La madre, desesperada, acudió a lo de una adivina brasileña, la más renombrada de Charleville, para consultarle sobre el futuro del monstruito. En la bola de cristal, la mujer veía pasar páginas y páginas de libros en las que leía cosas como éstas: “Eternidad es la mar mezclada con el sol”; “La voz del mar, como inmenso jadeo”; “Iré, cuando la tarde cante, azul, en verano, / herido por el trigo, a pisar la pradera; / soñador, sentiré su frescor en mis plantas / y dejaré que el viento me bañe la cabeza. / Sin hablar, sin pensar, iré por los senderos: / pero el amor sin límites me crecerá en el alma. / Me iré lejos, dichoso”.

“¡Será um poeta do caralho!”, se le escapó a la brasileña, momentáneamente estremecida. “¿Qué dice?”, le preguntó Vitalie. La adivina no contestó. “Agora vejo um tubarao branco…”. “¿Cómo dice?”, la inquirió nuevamente Vitalie. “Veo un tiburón blanco subiendo desde las profundidades, con la boca abierta, inmensa… En la superficie hay un hombre nadando… El hombre es pelado y gordito…”. (“¡C´est Verlaine, c´est Verlaine”, me susurra, agitado, Antonin. “Sí, yo pensé lo mismo”, le contesto, también por lo bajo).

Jean Arthur Rimbaud y Paul Verlaine.

Después de una temporada en París y de regreso en Charleville (dónde escribe las famosas cartas del vidente (el poeta debe hacerse vidente y la única forma de lograrlo es con un largo, inmenso y racional desarreglo de los sentidos, etc, etc)), decide, por sugerencia de su amigo Charles Bretagne, escribirle a Paul Verlaine, ya por entonces eminente poeta simbolista.

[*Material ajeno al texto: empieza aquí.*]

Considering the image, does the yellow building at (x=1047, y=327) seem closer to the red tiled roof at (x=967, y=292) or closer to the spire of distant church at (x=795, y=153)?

En la misiva, Arthur le adjunta el poema “El Barco Ebrio”, en el que dice, entre otras cosas: “Mientras descendía por Ríos impasibles, / más sordo que los cerebros de los niños / más liviano que un corcho dancé sobre las olas / llamadas eternas arrolladoras de víctimas, / ¡diez noches, sin extrañar el ojo idiota de los faros! / Más dulce que a los niños las manzanas ácidas, / el agua verde penetró mi casco de abeto / y las manchas de vinos azules y de vómitos / me lavó, dispersando mi timón y mi ancla. / Yo sé de los cielos que estallan en rayos, y de las trombas / y de las resacas y las corrientes”.

Verlaine le responde: “Ven, querida gran alma. Te esperamos, te queremos”. Antes de cerrar el sobre, mete un boleto de tren a París que será el puntapié inicial de “Una temporada en el infierno”.